## [EXTRACT PROVIDED]
+ + + + + + +
Lost-war angst over Vietnam quietly pooled into a political resource that white nationalist movements have tapped into.

A Donald Trump supporter with a Vietnam Veteran cap arrives to attend a rally in Oshkosh, Wisconsin, on August 17, 2020.

The 50th anniversary of Vietnam War’s end and the return of American prisoners of war (POWs) from Hanoi has passed with little notice. While independent media outlets like Truthout reported on the war’s ongoing legacies of trauma, with the exception of a USA Today series in late March that included Vietnam veteran portraits, nearly all major news organizations opted not to cover the anniversary.

The inattention to the anniversary is surprising. In 2012 President Barack Obama announced congressional funding for the commemoration of the war’s turning points upon their 50th anniversaries. The President’s initiative inspired conferences and newspaper columns recalling the 1965 landing of Marines at Da Nang, the 1967 March on the Pentagon, the 1968 My Lai Massacre, and the shooting of Kent State students by the Ohio National Guard in 1970. The Paris Peace Accords signed in January 1973 and the POW’s homecoming in February and March would surely bookend the half-century remembrances. But that did not happen.

The notice of that gap in news coverage notwithstanding, the displacement of the war’s end from the news cycle has the consequence of eliding from memory the uneasiness left by its loss: worry that failures on the home front had robbed the military of victory metastasized into suspicions that subversive activism was to blame.

Lost-war angst quietly pooled into a political resource that white nationalist and militarist movements would tap decades later. Yet, when Donald Trump’s Make America Great Again (MAGA) movement escalated racist and authoritarian sentiments in 2015, many efforts to explain its popularity failed to address the role of the war in Vietnam.

Continued inattention to the fountainhead of Trumpism cradled in the Vietnam War’s wake portends a post-Trump life for the MAGA movement.

Trumpism Before Trump

Postmortems on the Republican Party’s failure to deliver the expected “red wave” in the 2022 midterm elections focused on Donald Trump and the personalities of his coterie. They drew on themes from The New York Times’s Maggie Haberman’s book Confidence Man, a coda for her attribution of Trumpism to the perverse magnetism of his arrested development; and Robert Draper’s Weapons of Mass Delusion, which psychologized his followers’ plunge “into a Trumpian cult of compulsive disassembling and conspiracy mongering.”
+ + + + + + +
Stored items
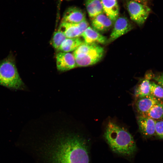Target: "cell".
Instances as JSON below:
<instances>
[{
  "mask_svg": "<svg viewBox=\"0 0 163 163\" xmlns=\"http://www.w3.org/2000/svg\"><path fill=\"white\" fill-rule=\"evenodd\" d=\"M103 136L110 149L115 153L130 157L136 152V144L131 134L112 121L107 123Z\"/></svg>",
  "mask_w": 163,
  "mask_h": 163,
  "instance_id": "obj_2",
  "label": "cell"
},
{
  "mask_svg": "<svg viewBox=\"0 0 163 163\" xmlns=\"http://www.w3.org/2000/svg\"><path fill=\"white\" fill-rule=\"evenodd\" d=\"M133 28L131 24L126 17L123 16L118 17L114 21L113 30L107 39V43L113 41L129 31Z\"/></svg>",
  "mask_w": 163,
  "mask_h": 163,
  "instance_id": "obj_7",
  "label": "cell"
},
{
  "mask_svg": "<svg viewBox=\"0 0 163 163\" xmlns=\"http://www.w3.org/2000/svg\"><path fill=\"white\" fill-rule=\"evenodd\" d=\"M155 133L159 138L163 139V120H155Z\"/></svg>",
  "mask_w": 163,
  "mask_h": 163,
  "instance_id": "obj_21",
  "label": "cell"
},
{
  "mask_svg": "<svg viewBox=\"0 0 163 163\" xmlns=\"http://www.w3.org/2000/svg\"><path fill=\"white\" fill-rule=\"evenodd\" d=\"M66 38L64 34L58 30L54 32L51 41V44L55 49L58 50Z\"/></svg>",
  "mask_w": 163,
  "mask_h": 163,
  "instance_id": "obj_19",
  "label": "cell"
},
{
  "mask_svg": "<svg viewBox=\"0 0 163 163\" xmlns=\"http://www.w3.org/2000/svg\"><path fill=\"white\" fill-rule=\"evenodd\" d=\"M131 0L133 1H136V2H138L141 3L145 4L144 3L147 0Z\"/></svg>",
  "mask_w": 163,
  "mask_h": 163,
  "instance_id": "obj_23",
  "label": "cell"
},
{
  "mask_svg": "<svg viewBox=\"0 0 163 163\" xmlns=\"http://www.w3.org/2000/svg\"><path fill=\"white\" fill-rule=\"evenodd\" d=\"M56 65L57 69L66 71L77 67L74 56L69 52L59 51L56 55Z\"/></svg>",
  "mask_w": 163,
  "mask_h": 163,
  "instance_id": "obj_8",
  "label": "cell"
},
{
  "mask_svg": "<svg viewBox=\"0 0 163 163\" xmlns=\"http://www.w3.org/2000/svg\"><path fill=\"white\" fill-rule=\"evenodd\" d=\"M0 85L13 90L25 88L18 73L14 57L11 53L0 61Z\"/></svg>",
  "mask_w": 163,
  "mask_h": 163,
  "instance_id": "obj_3",
  "label": "cell"
},
{
  "mask_svg": "<svg viewBox=\"0 0 163 163\" xmlns=\"http://www.w3.org/2000/svg\"><path fill=\"white\" fill-rule=\"evenodd\" d=\"M155 120L163 119V103L159 102L154 105L144 115Z\"/></svg>",
  "mask_w": 163,
  "mask_h": 163,
  "instance_id": "obj_18",
  "label": "cell"
},
{
  "mask_svg": "<svg viewBox=\"0 0 163 163\" xmlns=\"http://www.w3.org/2000/svg\"><path fill=\"white\" fill-rule=\"evenodd\" d=\"M127 7L131 19L139 26L144 24L151 11L146 5L132 0L127 2Z\"/></svg>",
  "mask_w": 163,
  "mask_h": 163,
  "instance_id": "obj_5",
  "label": "cell"
},
{
  "mask_svg": "<svg viewBox=\"0 0 163 163\" xmlns=\"http://www.w3.org/2000/svg\"><path fill=\"white\" fill-rule=\"evenodd\" d=\"M105 14L113 22L119 17V7L117 0H101Z\"/></svg>",
  "mask_w": 163,
  "mask_h": 163,
  "instance_id": "obj_14",
  "label": "cell"
},
{
  "mask_svg": "<svg viewBox=\"0 0 163 163\" xmlns=\"http://www.w3.org/2000/svg\"></svg>",
  "mask_w": 163,
  "mask_h": 163,
  "instance_id": "obj_24",
  "label": "cell"
},
{
  "mask_svg": "<svg viewBox=\"0 0 163 163\" xmlns=\"http://www.w3.org/2000/svg\"><path fill=\"white\" fill-rule=\"evenodd\" d=\"M104 52V48L97 44L84 42L73 54L77 66L86 67L99 62L102 59Z\"/></svg>",
  "mask_w": 163,
  "mask_h": 163,
  "instance_id": "obj_4",
  "label": "cell"
},
{
  "mask_svg": "<svg viewBox=\"0 0 163 163\" xmlns=\"http://www.w3.org/2000/svg\"><path fill=\"white\" fill-rule=\"evenodd\" d=\"M85 5L89 16L92 18L104 13L101 0H86Z\"/></svg>",
  "mask_w": 163,
  "mask_h": 163,
  "instance_id": "obj_16",
  "label": "cell"
},
{
  "mask_svg": "<svg viewBox=\"0 0 163 163\" xmlns=\"http://www.w3.org/2000/svg\"><path fill=\"white\" fill-rule=\"evenodd\" d=\"M84 42L88 43L105 44L107 43V39L100 32L90 26L82 33Z\"/></svg>",
  "mask_w": 163,
  "mask_h": 163,
  "instance_id": "obj_12",
  "label": "cell"
},
{
  "mask_svg": "<svg viewBox=\"0 0 163 163\" xmlns=\"http://www.w3.org/2000/svg\"><path fill=\"white\" fill-rule=\"evenodd\" d=\"M83 136L70 134L61 140L53 153L54 163H90L89 146Z\"/></svg>",
  "mask_w": 163,
  "mask_h": 163,
  "instance_id": "obj_1",
  "label": "cell"
},
{
  "mask_svg": "<svg viewBox=\"0 0 163 163\" xmlns=\"http://www.w3.org/2000/svg\"><path fill=\"white\" fill-rule=\"evenodd\" d=\"M135 106L139 115H144L155 105L159 102L158 98L150 95L136 99Z\"/></svg>",
  "mask_w": 163,
  "mask_h": 163,
  "instance_id": "obj_10",
  "label": "cell"
},
{
  "mask_svg": "<svg viewBox=\"0 0 163 163\" xmlns=\"http://www.w3.org/2000/svg\"><path fill=\"white\" fill-rule=\"evenodd\" d=\"M89 27L85 20L76 24L62 22L58 30L62 32L67 38L79 37Z\"/></svg>",
  "mask_w": 163,
  "mask_h": 163,
  "instance_id": "obj_6",
  "label": "cell"
},
{
  "mask_svg": "<svg viewBox=\"0 0 163 163\" xmlns=\"http://www.w3.org/2000/svg\"><path fill=\"white\" fill-rule=\"evenodd\" d=\"M86 20L85 14L81 9L72 7L65 12L62 22L76 24Z\"/></svg>",
  "mask_w": 163,
  "mask_h": 163,
  "instance_id": "obj_11",
  "label": "cell"
},
{
  "mask_svg": "<svg viewBox=\"0 0 163 163\" xmlns=\"http://www.w3.org/2000/svg\"><path fill=\"white\" fill-rule=\"evenodd\" d=\"M137 120L139 130L144 136L149 137L154 135L155 120L146 116L139 115Z\"/></svg>",
  "mask_w": 163,
  "mask_h": 163,
  "instance_id": "obj_9",
  "label": "cell"
},
{
  "mask_svg": "<svg viewBox=\"0 0 163 163\" xmlns=\"http://www.w3.org/2000/svg\"><path fill=\"white\" fill-rule=\"evenodd\" d=\"M84 42L79 37L67 38L62 42L58 50L65 52L74 51Z\"/></svg>",
  "mask_w": 163,
  "mask_h": 163,
  "instance_id": "obj_17",
  "label": "cell"
},
{
  "mask_svg": "<svg viewBox=\"0 0 163 163\" xmlns=\"http://www.w3.org/2000/svg\"><path fill=\"white\" fill-rule=\"evenodd\" d=\"M152 74H146L144 79L135 89L134 95L136 99L145 97L150 95V80L152 78Z\"/></svg>",
  "mask_w": 163,
  "mask_h": 163,
  "instance_id": "obj_15",
  "label": "cell"
},
{
  "mask_svg": "<svg viewBox=\"0 0 163 163\" xmlns=\"http://www.w3.org/2000/svg\"><path fill=\"white\" fill-rule=\"evenodd\" d=\"M150 94L158 99L163 98V88L160 85L150 82Z\"/></svg>",
  "mask_w": 163,
  "mask_h": 163,
  "instance_id": "obj_20",
  "label": "cell"
},
{
  "mask_svg": "<svg viewBox=\"0 0 163 163\" xmlns=\"http://www.w3.org/2000/svg\"><path fill=\"white\" fill-rule=\"evenodd\" d=\"M163 88V74L156 76L153 77V78Z\"/></svg>",
  "mask_w": 163,
  "mask_h": 163,
  "instance_id": "obj_22",
  "label": "cell"
},
{
  "mask_svg": "<svg viewBox=\"0 0 163 163\" xmlns=\"http://www.w3.org/2000/svg\"><path fill=\"white\" fill-rule=\"evenodd\" d=\"M91 24L95 30L99 32H104L112 27L113 21L103 13L92 18Z\"/></svg>",
  "mask_w": 163,
  "mask_h": 163,
  "instance_id": "obj_13",
  "label": "cell"
}]
</instances>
+ + + + + + +
## [AIM OF THE TASK]
Carry on the article about the Vietnam War's loss and the roots of Trumpism, picking up after its final sentence.

## [TASK ANSWER]
These books’ insight on the personalities of Trumpism were descended from Nicole Hemmer’s earlier book, Partisans: The Conservative Revolutionaries Who Remade American Politics in the 1990s. It was the Rush Limbaughs and Pat Buchanans, Hemmer said, who had realigned the staid GOP with “partisan punditry and political entertainment.” It was the 1990s, wrote New York Magazine writer Gabriel Debenedetti in his New York Times review of Hemmer’s book, where responsibility for today’s political turns will be found.

However, Carlos Lozada, in his December 2022 Times piece titled “How the House of Trump Was Built,” cautioned against the Great Man theories of history that credit media influencers like Limbaugh and Buchanan and even Trump himself for the rise of Trumpism.

The POW flag and its slogan became a kind of political prosthetic adopted by a growing rightwing revanchist movement claiming a “forgotten” America as its constituency.

But if the Trump phenomenon is not solely personality driven and conceived and nurtured in the 1990s, where might we look for its origins?

The clues are written in the tropes that constitute the MAGA movement’s identity, beginning with MAGA itself. If “Vietnam” isn’t part of the answer to the question implicit in MAGA — when did America lose its greatness? — the trees are obscuring the forest. And the other Trumpian tropes, the Deep State, and Americans Left Behind? They, too, trace back to the war in Vietnam and the revanchist political culture spawned by its loss.

Make America Great Again

Make America Great Again appropriates Ronald Reagan’s assertion that it was “Morning in America Again,” that the country was moving on from its Vietnam War nightmare. Reagan declared the war “a noble cause” in 1980, hoisted the POW-MIA flag over the White House in 1982, and proclaimed May 7, 1985, as Vietnam Veterans Recognition Day.

From Reagan, the thread of American preoccupation with Vietnam is continuous, running through President George H.W. Bush’s declaration that we had, “kicked the Vietnam Syndrome” in the Persian Gulf war of 1990-91, to Barack Obama laying the loss of the war at the feet of the anti-war movement in 2012, to Donald Trump’s insinuation that U.S. pilots like John McCain shot down over Vietnam signaled mission failure, not heroics.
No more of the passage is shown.